Editorial | Issue 14

Education in Schools - When Teens are Speaking Up, Listen

“Calculus is no use because a calculator can do everything. It’ll be handy if you want to be a maths teacher though.” This is what my high school teacher told me when I asked her why we learn calculus. Aside from the fact she single-handedly made every student in that class lose all motivation to study maths, calculus does have some use. That teacher could have told us that it teaches you problem-solving and has been the quantitative language of science for more than three hundred years. Of course, it’s also fairly useless for most after high schoool, but if you’ve got a room full of students who have opted to take that class, then inspiring them a little doesn’t take too much effort. One of the best parts about young people is their hunger for knowledge, and that passion should be fed.

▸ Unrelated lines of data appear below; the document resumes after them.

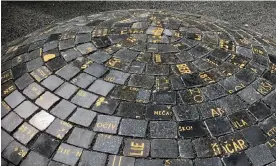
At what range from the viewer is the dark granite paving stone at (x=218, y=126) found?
2.75 m

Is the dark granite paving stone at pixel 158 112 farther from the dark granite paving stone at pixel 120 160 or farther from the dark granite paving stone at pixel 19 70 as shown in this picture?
the dark granite paving stone at pixel 19 70

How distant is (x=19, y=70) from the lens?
3.27m

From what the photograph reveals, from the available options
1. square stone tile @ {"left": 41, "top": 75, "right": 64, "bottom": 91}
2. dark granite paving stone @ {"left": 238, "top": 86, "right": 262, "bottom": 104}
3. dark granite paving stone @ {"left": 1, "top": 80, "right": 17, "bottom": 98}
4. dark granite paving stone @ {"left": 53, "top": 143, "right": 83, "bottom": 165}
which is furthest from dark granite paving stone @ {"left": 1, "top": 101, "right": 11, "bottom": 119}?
dark granite paving stone @ {"left": 238, "top": 86, "right": 262, "bottom": 104}

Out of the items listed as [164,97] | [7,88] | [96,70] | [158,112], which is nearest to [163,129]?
[158,112]

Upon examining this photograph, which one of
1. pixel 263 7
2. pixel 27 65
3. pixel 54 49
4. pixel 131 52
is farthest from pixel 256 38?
pixel 263 7

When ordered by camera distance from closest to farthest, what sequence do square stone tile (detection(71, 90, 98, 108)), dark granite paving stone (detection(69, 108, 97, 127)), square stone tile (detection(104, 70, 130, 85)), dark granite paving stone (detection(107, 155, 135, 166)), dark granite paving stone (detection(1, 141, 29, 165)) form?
dark granite paving stone (detection(107, 155, 135, 166)), dark granite paving stone (detection(1, 141, 29, 165)), dark granite paving stone (detection(69, 108, 97, 127)), square stone tile (detection(71, 90, 98, 108)), square stone tile (detection(104, 70, 130, 85))

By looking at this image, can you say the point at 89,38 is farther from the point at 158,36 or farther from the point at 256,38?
the point at 256,38

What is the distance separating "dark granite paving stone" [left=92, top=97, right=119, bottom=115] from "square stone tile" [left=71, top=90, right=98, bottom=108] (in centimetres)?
5

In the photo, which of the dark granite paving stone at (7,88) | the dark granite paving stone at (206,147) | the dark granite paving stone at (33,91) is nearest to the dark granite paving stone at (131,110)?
the dark granite paving stone at (206,147)

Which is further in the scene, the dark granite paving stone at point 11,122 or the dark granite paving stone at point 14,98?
the dark granite paving stone at point 14,98

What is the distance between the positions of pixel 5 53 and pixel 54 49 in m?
0.72

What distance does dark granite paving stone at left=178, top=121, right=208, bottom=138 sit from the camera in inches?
107

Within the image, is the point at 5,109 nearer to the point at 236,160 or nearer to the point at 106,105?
the point at 106,105

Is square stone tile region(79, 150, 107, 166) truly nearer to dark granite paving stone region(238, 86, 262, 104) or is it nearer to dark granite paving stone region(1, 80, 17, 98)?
dark granite paving stone region(1, 80, 17, 98)
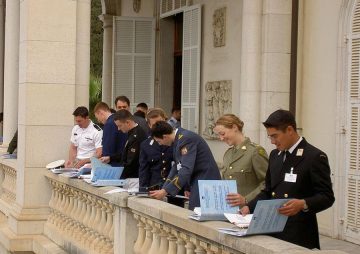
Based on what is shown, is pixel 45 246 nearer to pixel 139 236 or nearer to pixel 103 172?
pixel 103 172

Last week a student at Napier Girls’ High School gave a speech at school telling everyone what she thought of the education system in New Zealand. She was told to talk persuasively about something she felt strongly about. Sadly, a lot of people — including some influential figures in the media — slammed her for “not respecting her elders” and said that it “smacked of a bitch, not an argument”.

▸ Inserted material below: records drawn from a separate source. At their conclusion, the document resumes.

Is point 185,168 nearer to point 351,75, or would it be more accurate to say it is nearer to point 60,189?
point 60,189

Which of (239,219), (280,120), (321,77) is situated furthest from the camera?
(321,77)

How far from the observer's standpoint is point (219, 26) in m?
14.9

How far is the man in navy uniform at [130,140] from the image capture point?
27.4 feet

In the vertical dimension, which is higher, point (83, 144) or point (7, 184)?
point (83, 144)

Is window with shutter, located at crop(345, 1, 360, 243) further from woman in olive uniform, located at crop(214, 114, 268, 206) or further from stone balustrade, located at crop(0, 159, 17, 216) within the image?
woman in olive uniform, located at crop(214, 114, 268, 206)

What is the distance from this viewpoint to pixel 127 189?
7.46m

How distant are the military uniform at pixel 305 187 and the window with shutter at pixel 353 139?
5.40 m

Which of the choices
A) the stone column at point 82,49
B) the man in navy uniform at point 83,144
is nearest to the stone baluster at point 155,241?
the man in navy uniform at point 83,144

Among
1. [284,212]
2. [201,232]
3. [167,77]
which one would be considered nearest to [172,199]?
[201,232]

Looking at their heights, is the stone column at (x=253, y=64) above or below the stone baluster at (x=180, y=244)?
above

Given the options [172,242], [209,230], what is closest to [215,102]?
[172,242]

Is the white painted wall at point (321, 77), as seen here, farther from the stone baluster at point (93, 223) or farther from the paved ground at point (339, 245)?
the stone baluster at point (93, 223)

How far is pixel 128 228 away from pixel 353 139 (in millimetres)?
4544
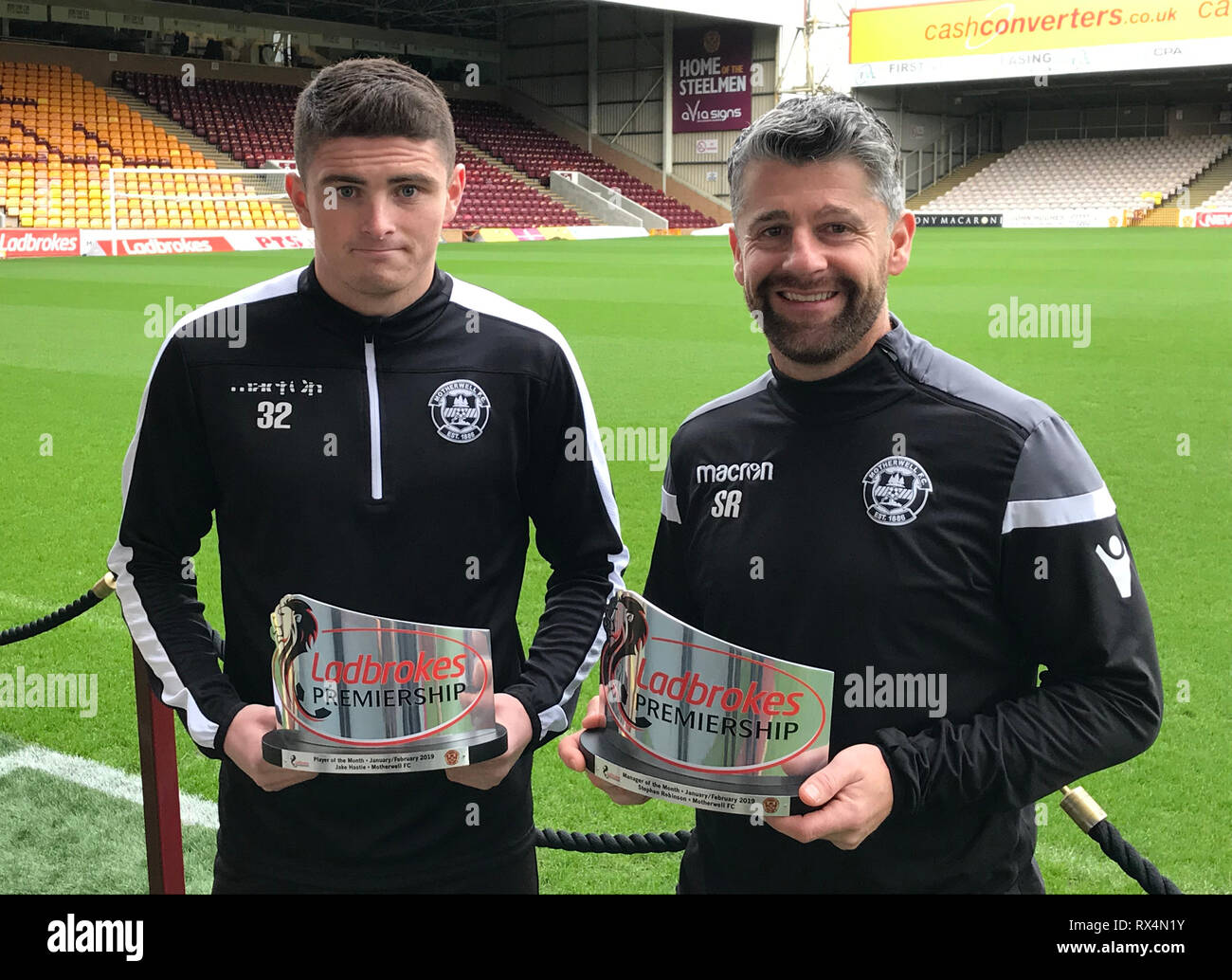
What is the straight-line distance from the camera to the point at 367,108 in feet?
5.91

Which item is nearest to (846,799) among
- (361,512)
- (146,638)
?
(361,512)

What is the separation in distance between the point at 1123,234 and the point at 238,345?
28964 mm

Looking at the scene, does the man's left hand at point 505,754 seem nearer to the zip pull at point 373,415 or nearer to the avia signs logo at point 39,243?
the zip pull at point 373,415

She cared enough to criticise, she cared enough to comment. To put her down for this, when most of the time young people are consistently put down for being apathetic, is hypocritical.

Schools should be teaching students to speak up, to say their opinion. Then they should help students improve how eloquently they can give that opinion, help them see the opposing sides, and then discuss, like adults, what can be done. The student claims she was suspended, and whether or not this is true, it clearly wasn’t dealt with as it should be in a country of free speech. 

There is a problem with the education system. There are too many teachers who hate their jobs. There is too much focus on grades rather than deep thought or creativity. There are serious gaps in the curriculum.

Teenagers are capable of thought — they are more capable than many adults. All it takes is teaching them how to think more deeply, and showing them all the different things in the world there are to think about.

Use history to teach them why it’s important to speak up, why the world is what it is and how we can make better judgements. Use sociology and geography to teach them about diversity and what’s going on the world. Use science to teach them curiosity, logical thought and how the world functions. Use English to teach appreciation for language, poetry, lyrics and great writing. Use religious education to promote understanding, tolerance and freedom of beliefs. 

Plenty of other areas need an overhaul. Another discussion came up last week about the proposed use of an opt-out system for teenage women, offering them long-acting contraceptives before they decide to have sex. The education system is still working off the world we lived in 50 years ago, but this proposal would be an easy option (if you dismiss the resulting STI issues). Talk to students about sex and relationships. If we open up the discussion, then they’ll know the consequences. Too often they just don’t, and leaving it to parents is not good enough. Health education class is meant to do this, but the conversation with young people is still not being had openly or honestly enough. 

Yes, the powers-that-be need to fund schools, reduce class sizes, etc. But waves are not being made to make that happen. A teenage girl started one and then “adults” decided to criticise her for it. Teachers, schools and all the other critics should be open-minded enough to think about the message she was giving and back her up. 

To the girl who did that speech, the monsters in your life can often be your greatest teachers. If you know there’s something wrong with the system and know how it should be — keep talking, keep discussing, keep asking why.

Josie Cochrane
Critic Editor


This article first appeared in Issue 14, 2015.
Posted 10:29am Sunday 5th July 2015 by Josie Cochrane.